**TEXT PASSAGE:**
This blog may help people explore some of the 'hidden' issues involved in certain media treatments of environmental and scientific issues. Using personal digital images, it's also intended to emphasise seasonal (and other) changes in natural history of the Swansea (South Wales) area. The material should help participants in field-based modules and people generally interested in the natural world. The views are wholly those of the author.
Sunday, 6 February 2022
Death Where Is Thy Sting?
The US Covid death toll is nudging 900,000, with half the fatalities occurring after the availability of the vaccines. These deaths are equivalent to wiping out a US city such as San Francisco, Washington DC or Boston (https://www.theguardian.com/us-news/2022/feb/06/us-covid-death-rate-vaccines). The comparable figure for the UK is currently around 158,000 deaths. There circa 350 deaths each day in the UK but getting residents to take booster vaccine doses appears to be becoming harder (https://www.theguardian.com/world/2022/feb/05/booster-campaign-stalls-as-partygate-undermines-trust-in-official-advice). It may, at first sight, be surprising that two relatively rich, developed nations have such high Covid19 death rates. The US and the UK both got early access to the vaccines. They also, however, have sections of their populations who neither trust their governments nor their scientists/ medical experts. This distrust has been entrenched in the US for decades. In the UK, however, it has become more recently apparent, following blatant lockdown breaking by senior politicians ('partygate'). Another feature that the countries share is a very unequal distribution of wealth. Fairly obviously, this is more so in the US, where there is no statutory sick pay leave. Sick pay leave exists in the UK but is patchy. Poor people in the UK and US are likely to a) find it difficult to get time off work to be vaccinated/deal with any side-effects; b) work/live in situations, where viral transmission is probable and c) transmit their infection to family and colleagues, as they can't afford to isolate. People in both nations, appear to have become seduced by the message that the omicron variant, although being more transmissible, is less severe. The US is actually unusual in that more (rather than fewer) people are dying, after being infected with the omicron variant. In most other developed countries, with high vaccination rates, omicron is producing fewer fatalities. In the UK, the 'mildness' of omicron is now a cited reason for not getting a booster dose. Sadly, sections of both US and UK communities seem to be 'intensely relaxed' about the deaths of their fellow citizens. Getting such people to care about situations in poor countries with minimal vaccination is going to be an 'uphill' struggle. Covid will remain a pandemic, so long as pockets of infection occur in the world.

**DATA LISTING:**
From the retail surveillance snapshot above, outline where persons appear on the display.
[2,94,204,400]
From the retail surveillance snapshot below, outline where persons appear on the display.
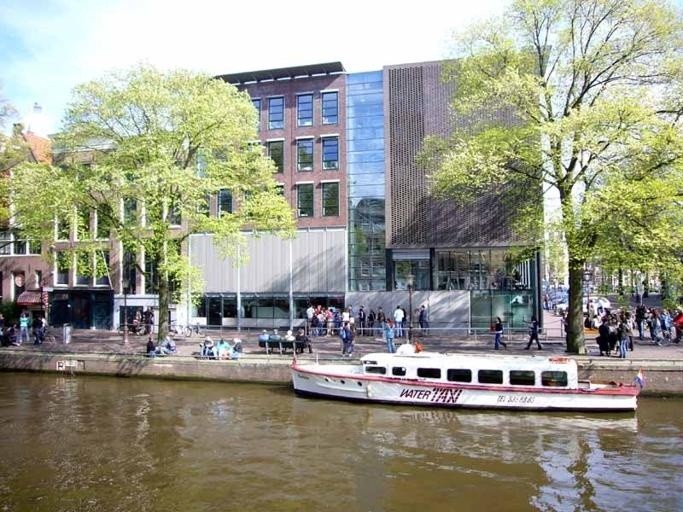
[560,311,568,352]
[259,302,430,357]
[494,317,506,350]
[132,306,154,335]
[147,336,176,356]
[0,311,49,345]
[584,298,683,358]
[199,335,242,360]
[544,293,551,310]
[523,315,542,350]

**USING THE INFORMATION:**
- a) Say whether each statement agrees with the blog post, answering yes or no and quoting the words from the post that settle it: (i) the UK's Covid death toll is currently around 158,000; (ii) the US has statutory sick pay leave; (iii) in most other developed countries with high vaccination rates, omicron is producing more fatalities.
- b) Please reproduce the blog post from "This blog may" to "of the author.".

**PER-TASK OUTPUTS:**
- a)
(i) Yes: "The comparable figure for the UK is currently around 158,000 deaths."
(ii) No: "where there is no statutory sick pay leave."
(iii) No: "In most other developed countries, with high vaccination rates, omicron is producing fewer fatalities."

- b)
This blog may help people explore some of the 'hidden' issues involved in certain media treatments of environmental and scientific issues. Using personal digital images, it's also intended to emphasise seasonal (and other) changes in natural history of the Swansea (South Wales) area. The material should help participants in field-based modules and people generally interested in the natural world. The views are wholly those of the author.